PROBLEM DETAILS – Copy the records word for word, starting at the very beginning and ending with the line that contains "337L93 363L105 373H115L125".

** start DATA FOR PROCESSING **

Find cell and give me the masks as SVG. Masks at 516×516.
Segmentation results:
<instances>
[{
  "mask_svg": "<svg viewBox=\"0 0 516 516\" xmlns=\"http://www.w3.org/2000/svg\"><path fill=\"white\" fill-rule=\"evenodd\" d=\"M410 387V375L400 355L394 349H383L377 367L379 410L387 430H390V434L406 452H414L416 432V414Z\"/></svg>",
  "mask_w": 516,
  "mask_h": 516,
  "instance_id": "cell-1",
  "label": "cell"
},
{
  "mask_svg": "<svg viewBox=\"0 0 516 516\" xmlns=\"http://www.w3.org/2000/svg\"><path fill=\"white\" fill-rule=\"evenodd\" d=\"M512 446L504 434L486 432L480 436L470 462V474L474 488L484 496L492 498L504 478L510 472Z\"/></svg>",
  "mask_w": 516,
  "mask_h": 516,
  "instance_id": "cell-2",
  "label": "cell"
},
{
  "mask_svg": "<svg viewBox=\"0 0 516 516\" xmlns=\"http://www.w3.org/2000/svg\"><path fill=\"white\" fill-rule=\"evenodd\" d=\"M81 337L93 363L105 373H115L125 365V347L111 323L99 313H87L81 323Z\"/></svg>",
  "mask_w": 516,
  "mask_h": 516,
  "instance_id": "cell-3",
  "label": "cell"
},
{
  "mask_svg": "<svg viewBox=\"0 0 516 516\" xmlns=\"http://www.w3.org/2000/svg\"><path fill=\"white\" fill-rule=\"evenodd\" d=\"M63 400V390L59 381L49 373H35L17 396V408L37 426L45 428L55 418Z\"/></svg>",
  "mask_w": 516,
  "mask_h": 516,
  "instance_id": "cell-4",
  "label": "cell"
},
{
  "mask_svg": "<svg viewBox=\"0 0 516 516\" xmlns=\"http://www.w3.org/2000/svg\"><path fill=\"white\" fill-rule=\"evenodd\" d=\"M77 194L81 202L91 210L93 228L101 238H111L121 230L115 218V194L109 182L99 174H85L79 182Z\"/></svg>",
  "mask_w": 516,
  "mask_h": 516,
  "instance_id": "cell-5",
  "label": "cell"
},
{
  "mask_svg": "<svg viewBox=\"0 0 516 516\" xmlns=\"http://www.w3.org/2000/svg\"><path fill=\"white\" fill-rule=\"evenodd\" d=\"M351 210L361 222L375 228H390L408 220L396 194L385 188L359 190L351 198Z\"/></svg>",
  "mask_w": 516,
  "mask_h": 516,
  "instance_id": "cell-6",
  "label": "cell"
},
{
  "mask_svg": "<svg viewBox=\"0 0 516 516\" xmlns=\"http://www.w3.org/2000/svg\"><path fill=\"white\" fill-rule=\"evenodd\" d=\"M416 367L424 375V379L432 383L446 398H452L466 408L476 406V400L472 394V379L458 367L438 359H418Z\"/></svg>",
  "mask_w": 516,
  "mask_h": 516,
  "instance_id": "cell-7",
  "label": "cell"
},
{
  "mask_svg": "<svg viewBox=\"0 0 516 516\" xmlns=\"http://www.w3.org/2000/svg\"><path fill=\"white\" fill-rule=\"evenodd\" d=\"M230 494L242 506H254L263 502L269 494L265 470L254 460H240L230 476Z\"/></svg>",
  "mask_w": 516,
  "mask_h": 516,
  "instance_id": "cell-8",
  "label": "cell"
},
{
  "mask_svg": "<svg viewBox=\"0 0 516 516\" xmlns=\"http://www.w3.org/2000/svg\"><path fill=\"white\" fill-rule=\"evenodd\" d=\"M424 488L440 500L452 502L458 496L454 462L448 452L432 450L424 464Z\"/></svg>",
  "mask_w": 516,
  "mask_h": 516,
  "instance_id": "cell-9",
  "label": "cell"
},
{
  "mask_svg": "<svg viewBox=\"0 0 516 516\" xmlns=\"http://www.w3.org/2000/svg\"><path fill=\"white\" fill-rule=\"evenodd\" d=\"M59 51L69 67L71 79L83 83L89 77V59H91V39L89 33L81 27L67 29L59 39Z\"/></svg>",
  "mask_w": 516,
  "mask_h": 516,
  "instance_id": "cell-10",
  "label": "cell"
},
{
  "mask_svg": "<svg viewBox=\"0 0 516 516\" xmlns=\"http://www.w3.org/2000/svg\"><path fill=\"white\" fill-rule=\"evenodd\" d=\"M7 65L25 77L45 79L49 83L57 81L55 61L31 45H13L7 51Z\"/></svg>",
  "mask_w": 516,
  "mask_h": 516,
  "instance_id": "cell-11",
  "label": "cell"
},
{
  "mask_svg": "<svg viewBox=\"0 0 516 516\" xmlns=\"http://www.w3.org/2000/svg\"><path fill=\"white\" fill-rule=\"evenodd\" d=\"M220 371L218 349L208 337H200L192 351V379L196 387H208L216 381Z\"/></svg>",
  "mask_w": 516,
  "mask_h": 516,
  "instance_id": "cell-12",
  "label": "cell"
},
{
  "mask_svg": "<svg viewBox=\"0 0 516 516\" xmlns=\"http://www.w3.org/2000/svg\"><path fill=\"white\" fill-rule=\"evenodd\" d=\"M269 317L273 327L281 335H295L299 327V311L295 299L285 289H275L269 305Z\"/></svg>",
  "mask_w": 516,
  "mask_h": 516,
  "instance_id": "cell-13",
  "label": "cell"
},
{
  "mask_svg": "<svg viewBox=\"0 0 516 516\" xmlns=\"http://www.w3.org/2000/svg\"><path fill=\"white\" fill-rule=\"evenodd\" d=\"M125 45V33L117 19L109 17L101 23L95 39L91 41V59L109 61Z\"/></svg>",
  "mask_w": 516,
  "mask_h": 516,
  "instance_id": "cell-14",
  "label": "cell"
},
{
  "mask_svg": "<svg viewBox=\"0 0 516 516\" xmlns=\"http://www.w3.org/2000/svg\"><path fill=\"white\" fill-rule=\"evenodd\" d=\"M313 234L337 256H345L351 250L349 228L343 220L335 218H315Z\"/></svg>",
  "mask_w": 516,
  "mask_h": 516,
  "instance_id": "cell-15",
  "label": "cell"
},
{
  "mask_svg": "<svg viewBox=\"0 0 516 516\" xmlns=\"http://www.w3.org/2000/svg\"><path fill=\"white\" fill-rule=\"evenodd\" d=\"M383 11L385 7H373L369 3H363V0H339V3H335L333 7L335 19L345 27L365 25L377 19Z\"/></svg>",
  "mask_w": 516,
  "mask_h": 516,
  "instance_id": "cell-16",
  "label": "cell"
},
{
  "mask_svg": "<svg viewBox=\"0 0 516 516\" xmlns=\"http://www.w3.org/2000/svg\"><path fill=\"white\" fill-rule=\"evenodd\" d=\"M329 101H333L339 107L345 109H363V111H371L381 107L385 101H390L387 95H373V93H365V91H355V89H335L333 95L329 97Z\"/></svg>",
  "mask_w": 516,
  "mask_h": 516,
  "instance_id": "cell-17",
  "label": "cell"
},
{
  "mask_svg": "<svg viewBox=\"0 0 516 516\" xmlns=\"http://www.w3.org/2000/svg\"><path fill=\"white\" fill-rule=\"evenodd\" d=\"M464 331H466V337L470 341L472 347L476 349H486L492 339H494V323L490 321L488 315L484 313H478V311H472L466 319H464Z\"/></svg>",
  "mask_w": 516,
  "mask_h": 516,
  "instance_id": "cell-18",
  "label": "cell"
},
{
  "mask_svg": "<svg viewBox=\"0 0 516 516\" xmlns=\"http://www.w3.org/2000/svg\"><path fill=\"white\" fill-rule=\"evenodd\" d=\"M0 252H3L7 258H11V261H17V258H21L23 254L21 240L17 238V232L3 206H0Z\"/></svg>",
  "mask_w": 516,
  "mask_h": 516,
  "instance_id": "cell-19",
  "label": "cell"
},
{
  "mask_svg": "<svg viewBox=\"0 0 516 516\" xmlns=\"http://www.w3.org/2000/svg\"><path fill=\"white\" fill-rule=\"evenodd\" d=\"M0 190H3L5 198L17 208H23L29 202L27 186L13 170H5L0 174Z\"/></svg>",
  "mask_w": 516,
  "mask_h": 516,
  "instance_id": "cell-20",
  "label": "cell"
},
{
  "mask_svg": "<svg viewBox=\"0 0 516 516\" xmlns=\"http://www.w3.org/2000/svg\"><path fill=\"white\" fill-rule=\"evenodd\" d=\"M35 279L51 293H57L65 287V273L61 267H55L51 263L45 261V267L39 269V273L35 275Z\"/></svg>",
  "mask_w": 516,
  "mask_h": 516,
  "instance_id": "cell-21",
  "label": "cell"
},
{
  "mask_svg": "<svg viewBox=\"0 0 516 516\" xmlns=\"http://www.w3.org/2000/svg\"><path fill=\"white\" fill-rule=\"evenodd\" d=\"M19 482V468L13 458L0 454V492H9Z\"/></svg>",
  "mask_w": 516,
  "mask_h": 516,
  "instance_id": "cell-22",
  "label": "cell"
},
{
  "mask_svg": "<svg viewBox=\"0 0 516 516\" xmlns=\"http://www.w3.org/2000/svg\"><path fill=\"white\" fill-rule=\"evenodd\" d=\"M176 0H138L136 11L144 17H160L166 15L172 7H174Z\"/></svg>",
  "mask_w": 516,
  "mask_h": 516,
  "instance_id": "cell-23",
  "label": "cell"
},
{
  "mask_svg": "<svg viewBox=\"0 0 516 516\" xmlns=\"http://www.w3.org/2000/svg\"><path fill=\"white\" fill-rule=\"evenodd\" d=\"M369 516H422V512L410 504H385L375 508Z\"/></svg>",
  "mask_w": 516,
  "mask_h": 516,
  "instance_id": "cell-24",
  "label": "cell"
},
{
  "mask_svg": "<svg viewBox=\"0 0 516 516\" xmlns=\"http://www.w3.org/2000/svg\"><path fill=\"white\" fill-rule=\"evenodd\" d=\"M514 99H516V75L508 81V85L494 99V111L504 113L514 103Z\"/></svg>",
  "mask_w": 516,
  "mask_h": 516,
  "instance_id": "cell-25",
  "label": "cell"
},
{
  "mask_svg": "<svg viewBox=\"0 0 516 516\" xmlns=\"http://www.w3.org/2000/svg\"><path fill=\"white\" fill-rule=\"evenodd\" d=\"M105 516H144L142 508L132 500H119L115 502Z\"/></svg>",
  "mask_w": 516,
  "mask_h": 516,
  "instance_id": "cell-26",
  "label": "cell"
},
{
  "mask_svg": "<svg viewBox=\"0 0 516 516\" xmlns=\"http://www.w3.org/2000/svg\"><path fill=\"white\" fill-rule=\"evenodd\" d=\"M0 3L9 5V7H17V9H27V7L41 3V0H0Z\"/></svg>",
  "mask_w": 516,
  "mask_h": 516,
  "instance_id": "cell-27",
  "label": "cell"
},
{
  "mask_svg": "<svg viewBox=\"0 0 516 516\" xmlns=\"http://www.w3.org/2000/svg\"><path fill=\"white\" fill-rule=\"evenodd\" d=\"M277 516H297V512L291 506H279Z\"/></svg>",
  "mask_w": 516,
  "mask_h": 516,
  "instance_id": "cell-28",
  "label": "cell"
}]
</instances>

** end DATA FOR PROCESSING **

WRITTEN ANSWER –
Find cell and give me the masks as SVG. Masks at 516×516.
Segmentation results:
<instances>
[{
  "mask_svg": "<svg viewBox=\"0 0 516 516\" xmlns=\"http://www.w3.org/2000/svg\"><path fill=\"white\" fill-rule=\"evenodd\" d=\"M410 387V375L400 355L394 349H383L377 367L379 410L387 430H390V434L406 452H414L416 432V414Z\"/></svg>",
  "mask_w": 516,
  "mask_h": 516,
  "instance_id": "cell-1",
  "label": "cell"
},
{
  "mask_svg": "<svg viewBox=\"0 0 516 516\" xmlns=\"http://www.w3.org/2000/svg\"><path fill=\"white\" fill-rule=\"evenodd\" d=\"M512 446L504 434L486 432L480 436L470 462V474L474 488L484 496L492 498L504 478L510 472Z\"/></svg>",
  "mask_w": 516,
  "mask_h": 516,
  "instance_id": "cell-2",
  "label": "cell"
},
{
  "mask_svg": "<svg viewBox=\"0 0 516 516\" xmlns=\"http://www.w3.org/2000/svg\"><path fill=\"white\" fill-rule=\"evenodd\" d=\"M81 337L93 363L105 373H115L125 365V347L111 323L99 313H87L81 323Z\"/></svg>",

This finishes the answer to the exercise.